*** Opening Given information ***

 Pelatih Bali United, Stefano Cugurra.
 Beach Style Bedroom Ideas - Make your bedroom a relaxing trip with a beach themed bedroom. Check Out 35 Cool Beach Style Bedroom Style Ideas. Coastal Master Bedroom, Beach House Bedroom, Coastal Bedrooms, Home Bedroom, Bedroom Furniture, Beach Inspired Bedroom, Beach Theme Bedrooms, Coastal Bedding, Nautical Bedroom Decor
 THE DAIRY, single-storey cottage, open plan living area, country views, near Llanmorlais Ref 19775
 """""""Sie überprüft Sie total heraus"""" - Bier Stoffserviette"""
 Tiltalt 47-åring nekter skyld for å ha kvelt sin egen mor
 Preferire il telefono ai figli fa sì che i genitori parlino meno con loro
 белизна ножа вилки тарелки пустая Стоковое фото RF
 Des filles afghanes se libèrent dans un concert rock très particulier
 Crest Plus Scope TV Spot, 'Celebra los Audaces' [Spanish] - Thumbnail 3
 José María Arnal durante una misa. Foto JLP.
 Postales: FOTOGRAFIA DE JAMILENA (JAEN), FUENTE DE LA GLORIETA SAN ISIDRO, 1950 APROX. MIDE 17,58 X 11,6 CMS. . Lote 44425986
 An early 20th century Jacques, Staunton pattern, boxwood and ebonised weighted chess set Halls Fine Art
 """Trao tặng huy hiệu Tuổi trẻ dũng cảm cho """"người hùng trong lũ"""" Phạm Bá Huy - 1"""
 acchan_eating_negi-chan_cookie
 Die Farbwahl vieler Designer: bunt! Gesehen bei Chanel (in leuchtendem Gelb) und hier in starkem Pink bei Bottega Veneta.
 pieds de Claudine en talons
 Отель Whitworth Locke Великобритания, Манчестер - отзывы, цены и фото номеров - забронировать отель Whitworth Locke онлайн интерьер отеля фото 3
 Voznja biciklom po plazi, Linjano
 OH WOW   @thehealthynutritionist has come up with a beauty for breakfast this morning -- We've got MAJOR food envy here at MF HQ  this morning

*** Closing Given information ***

Work instructions — The whole listing above is to be output exactly.

Result of this exercise —
 Pelatih Bali United, Stefano Cugurra.
 Beach Style Bedroom Ideas - Make your bedroom a relaxing trip with a beach themed bedroom. Check Out 35 Cool Beach Style Bedroom Style Ideas. Coastal Master Bedroom, Beach House Bedroom, Coastal Bedrooms, Home Bedroom, Bedroom Furniture, Beach Inspired Bedroom, Beach Theme Bedrooms, Coastal Bedding, Nautical Bedroom Decor
 THE DAIRY, single-storey cottage, open plan living area, country views, near Llanmorlais Ref 19775
 """""""Sie überprüft Sie total heraus"""" - Bier Stoffserviette"""
 Tiltalt 47-åring nekter skyld for å ha kvelt sin egen mor
 Preferire il telefono ai figli fa sì che i genitori parlino meno con loro
 белизна ножа вилки тарелки пустая Стоковое фото RF
 Des filles afghanes se libèrent dans un concert rock très particulier
 Crest Plus Scope TV Spot, 'Celebra los Audaces' [Spanish] - Thumbnail 3
 José María Arnal durante una misa. Foto JLP.
 Postales: FOTOGRAFIA DE JAMILENA (JAEN), FUENTE DE LA GLORIETA SAN ISIDRO, 1950 APROX. MIDE 17,58 X 11,6 CMS. . Lote 44425986
 An early 20th century Jacques, Staunton pattern, boxwood and ebonised weighted chess set Halls Fine Art
 """Trao tặng huy hiệu Tuổi trẻ dũng cảm cho """"người hùng trong lũ"""" Phạm Bá Huy - 1"""
 acchan_eating_negi-chan_cookie
 Die Farbwahl vieler Designer: bunt! Gesehen bei Chanel (in leuchtendem Gelb) und hier in starkem Pink bei Bottega Veneta.
 pieds de Claudine en talons
 Отель Whitworth Locke Великобритания, Манчестер - отзывы, цены и фото номеров - забронировать отель Whitworth Locke онлайн интерьер отеля фото 3
 Voznja biciklom po plazi, Linjano
 OH WOW   @thehealthynutritionist has come up with a beauty for breakfast this morning -- We've got MAJOR food envy here at MF HQ  this morning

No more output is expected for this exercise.